In 2013 Lotte Hotels & Resort bought a 70 percent stake in the Legend Hotel from Japan’s Kotobuki Corporation. Lotte also manages the hotel, which overlooks the Saigon River. The company considers the hotel the first step in its expansion into Vietnam and Asia.
In Hanoi, VnExpress found that nine of 16 five-star hotels have foreigners as major shareholders.
They have been investing in the sector for decades, with Hanoi Westlake, Melia, Sheraton, Daewoo, Nikko, and Pan Pacific being the major names.

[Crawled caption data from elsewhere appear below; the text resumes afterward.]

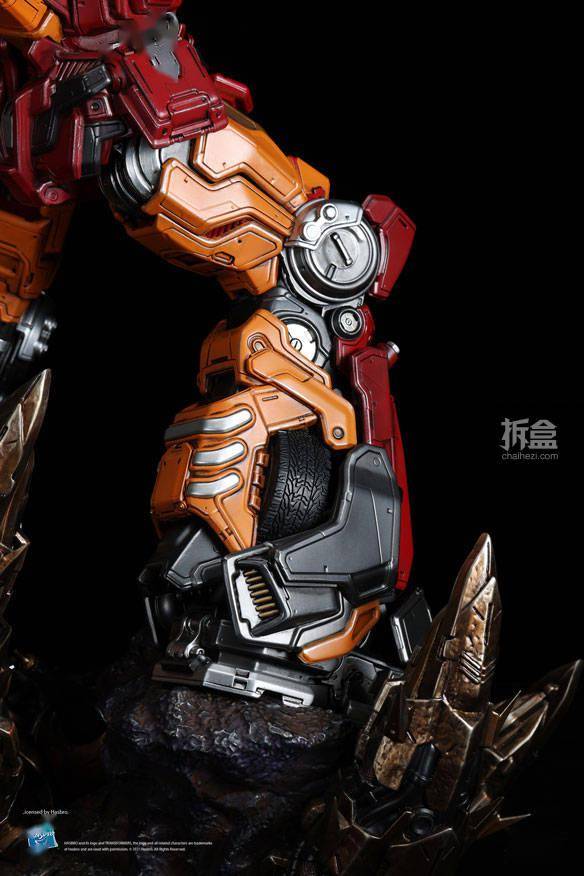 xm studios 变形金刚 补天士 rodimus prime 1/10雕像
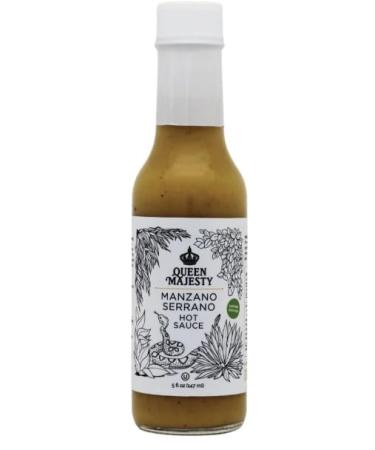 Queen Majesty Manzano Serrano Hot Sauce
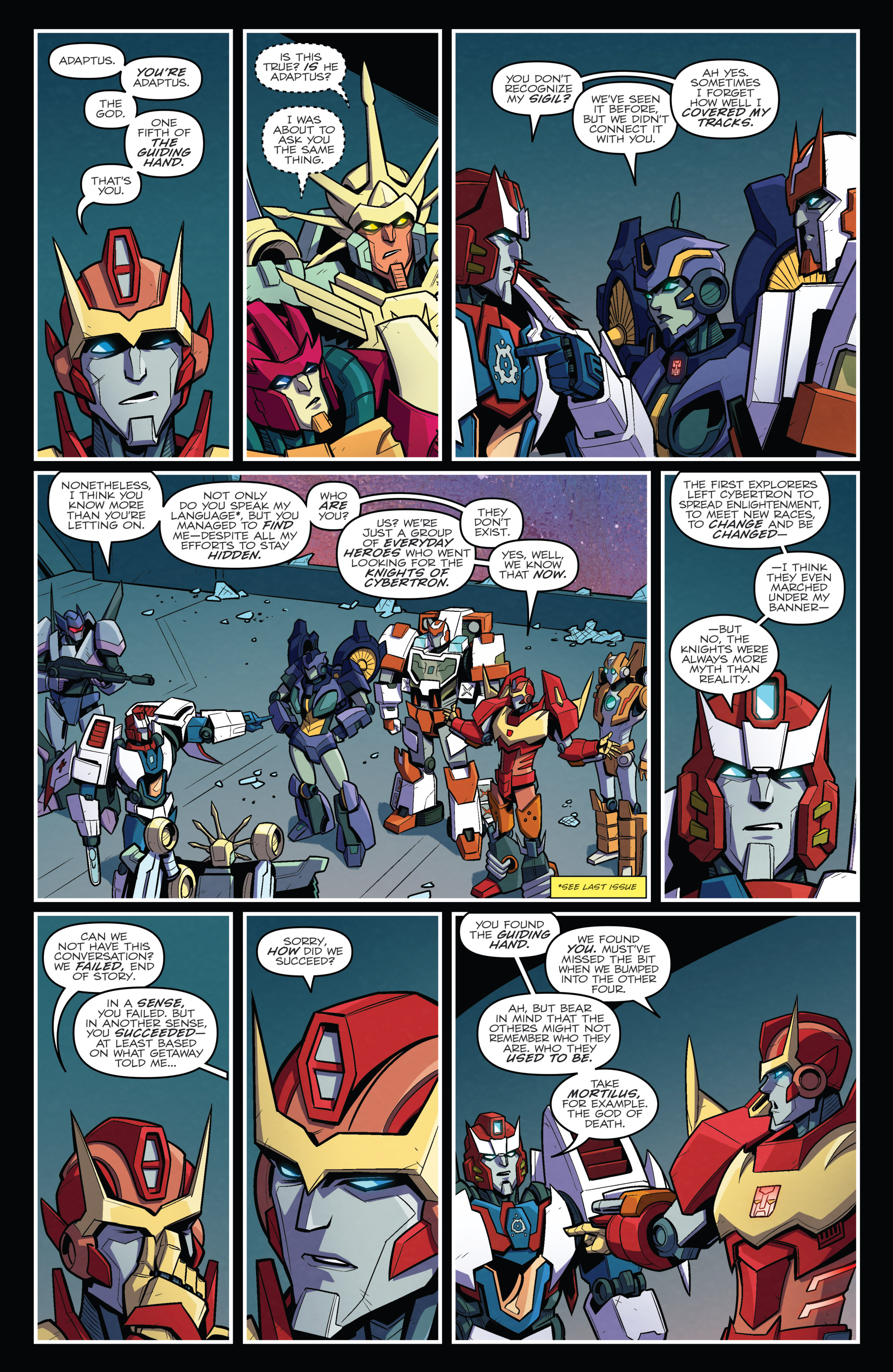 Read online The Transformers: Lost Light comic -  Issue #22 - 19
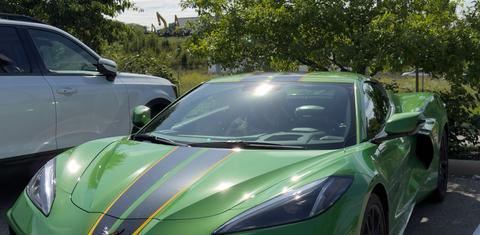 Chevrolet Corvette 2026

Malaysia’s Berjaya Corporation Berhad owns 75 percent of InterContinental Westlake and 70 percent of Sheraton.
Other Korean firms own stakes in Lotte, Intercontinental Hanoi Landmark 72 and Grand Plaza.
Vo Quoc Phuong Trang, head of Investment Consultancy, told VnExpress that international firms usually seek to own major stakes to enable them to take part in the hotels’ development and management.
Hanoi and HCMC, with their steady economic and tourism growth, would continue to draw foreign investors in the high-end hotel segment, which has low risk but offers steady revenues, she said.
As of last year there were 118 five-star hotels/resorts in Vietnam, almost twice the number in 2013.
They had an occupancy rate of over 75 percent, 5 percentage points up from 2016, according to global consulting firm Grant Thornton.